**To do**
Render the items from the line containing "What is the measured" through the end of the items as a Markdown table with the columns Row and Text. Row holds a running number and Text holds the line; leave out blank lines.

Image-linked spatial items
- - -
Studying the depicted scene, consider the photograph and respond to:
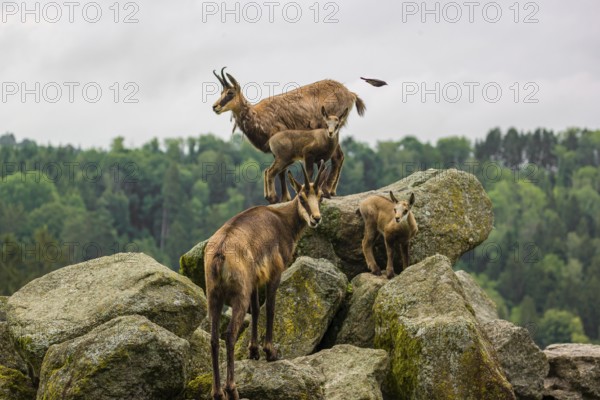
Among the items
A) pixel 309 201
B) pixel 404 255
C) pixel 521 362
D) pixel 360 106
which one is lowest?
pixel 521 362

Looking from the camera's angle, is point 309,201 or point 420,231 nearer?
point 309,201

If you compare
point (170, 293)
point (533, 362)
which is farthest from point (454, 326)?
point (170, 293)

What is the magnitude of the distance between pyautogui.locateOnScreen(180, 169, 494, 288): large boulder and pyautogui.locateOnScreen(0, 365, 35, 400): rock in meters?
5.17

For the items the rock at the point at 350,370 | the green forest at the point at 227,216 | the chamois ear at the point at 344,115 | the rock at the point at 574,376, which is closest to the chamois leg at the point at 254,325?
the rock at the point at 350,370

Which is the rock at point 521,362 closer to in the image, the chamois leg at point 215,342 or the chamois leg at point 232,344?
the chamois leg at point 232,344

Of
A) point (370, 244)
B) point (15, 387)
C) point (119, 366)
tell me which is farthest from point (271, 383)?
point (370, 244)

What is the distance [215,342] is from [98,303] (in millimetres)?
3756

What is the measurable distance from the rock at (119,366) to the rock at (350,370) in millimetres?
2532

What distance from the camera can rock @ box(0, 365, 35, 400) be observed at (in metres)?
17.3

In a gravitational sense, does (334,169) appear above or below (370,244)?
above

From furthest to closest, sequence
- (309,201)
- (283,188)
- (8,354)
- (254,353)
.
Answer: (283,188) < (8,354) < (309,201) < (254,353)

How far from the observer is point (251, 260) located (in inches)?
631

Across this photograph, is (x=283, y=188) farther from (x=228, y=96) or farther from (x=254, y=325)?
(x=254, y=325)

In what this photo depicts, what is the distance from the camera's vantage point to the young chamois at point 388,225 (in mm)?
20812
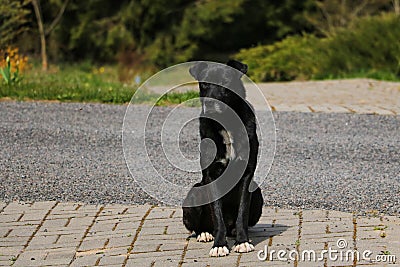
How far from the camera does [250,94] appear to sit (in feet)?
37.3

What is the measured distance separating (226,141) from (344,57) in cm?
1092

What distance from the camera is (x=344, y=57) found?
49.0ft

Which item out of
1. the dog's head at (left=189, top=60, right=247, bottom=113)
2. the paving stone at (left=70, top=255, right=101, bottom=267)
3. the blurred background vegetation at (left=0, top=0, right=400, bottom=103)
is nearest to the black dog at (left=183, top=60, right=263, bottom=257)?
the dog's head at (left=189, top=60, right=247, bottom=113)

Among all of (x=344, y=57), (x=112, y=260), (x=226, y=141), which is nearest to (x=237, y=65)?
(x=226, y=141)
- - -
**The completed task**
| Row | Text |
|---|---|
| 1 | What is the measured distance separating (226,141) from (344,57) in cm? |
| 2 | 1092 |
| 3 | What distance from the camera is (x=344, y=57) found? |
| 4 | 49.0ft |
| 5 | Which item out of |
| 6 | 1. the dog's head at (left=189, top=60, right=247, bottom=113) |
| 7 | 2. the paving stone at (left=70, top=255, right=101, bottom=267) |
| 8 | 3. the blurred background vegetation at (left=0, top=0, right=400, bottom=103) |
| 9 | is nearest to the black dog at (left=183, top=60, right=263, bottom=257)? |
| 10 | the dog's head at (left=189, top=60, right=247, bottom=113) |
| 11 | Among all of (x=344, y=57), (x=112, y=260), (x=226, y=141), which is nearest to (x=237, y=65)? |
| 12 | (x=226, y=141) |